#### [To be done]
Revise the listing from the line that has "How much space" to the end, replacing "depth" with "distance" and leaving everything else as is.

━━━ Data to use ━━━

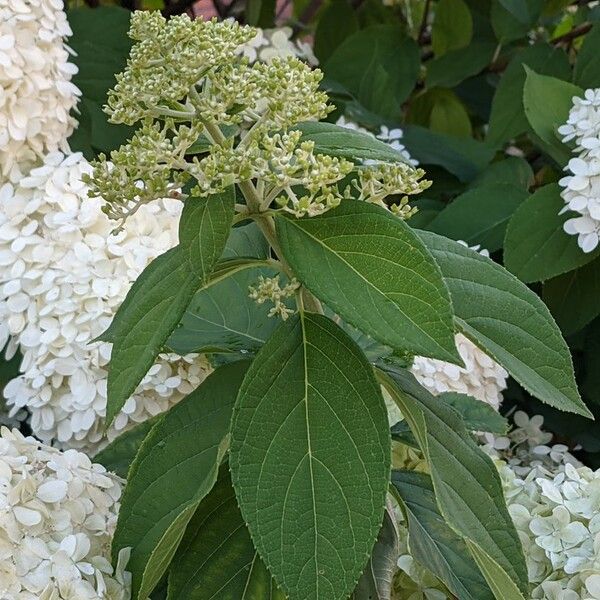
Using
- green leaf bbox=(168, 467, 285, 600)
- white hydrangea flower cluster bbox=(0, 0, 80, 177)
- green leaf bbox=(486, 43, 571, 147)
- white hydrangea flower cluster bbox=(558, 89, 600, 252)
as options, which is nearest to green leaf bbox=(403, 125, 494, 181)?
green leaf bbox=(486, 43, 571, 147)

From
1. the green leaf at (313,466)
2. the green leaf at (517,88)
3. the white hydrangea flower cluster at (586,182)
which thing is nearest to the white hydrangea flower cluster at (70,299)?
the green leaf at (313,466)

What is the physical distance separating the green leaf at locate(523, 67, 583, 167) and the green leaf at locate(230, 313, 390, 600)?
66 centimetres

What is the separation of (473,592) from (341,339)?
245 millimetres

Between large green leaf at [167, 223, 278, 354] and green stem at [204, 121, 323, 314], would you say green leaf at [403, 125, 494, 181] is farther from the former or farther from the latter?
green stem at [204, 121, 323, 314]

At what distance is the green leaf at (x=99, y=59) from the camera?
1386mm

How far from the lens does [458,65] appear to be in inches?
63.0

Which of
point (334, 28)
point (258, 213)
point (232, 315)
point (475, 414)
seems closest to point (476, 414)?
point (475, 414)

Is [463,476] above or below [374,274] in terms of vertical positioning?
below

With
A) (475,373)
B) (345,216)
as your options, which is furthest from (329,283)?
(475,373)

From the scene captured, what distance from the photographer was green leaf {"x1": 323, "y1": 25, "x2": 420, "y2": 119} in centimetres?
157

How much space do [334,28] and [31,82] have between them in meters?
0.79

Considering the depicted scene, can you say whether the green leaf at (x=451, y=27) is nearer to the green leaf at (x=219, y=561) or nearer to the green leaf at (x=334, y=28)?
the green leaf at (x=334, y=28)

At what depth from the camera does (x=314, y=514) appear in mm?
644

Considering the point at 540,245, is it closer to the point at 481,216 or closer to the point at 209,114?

━━━

#### [Exercise answer]
How much space do [334,28] and [31,82] have between them in meters?
0.79

Considering the depicted scene, can you say whether the green leaf at (x=451, y=27) is nearer to the green leaf at (x=219, y=561) or nearer to the green leaf at (x=334, y=28)?
the green leaf at (x=334, y=28)

At what distance from the camera does (x=314, y=514) appear in mm?
644

Considering the point at 540,245, is it closer to the point at 481,216 or closer to the point at 209,114?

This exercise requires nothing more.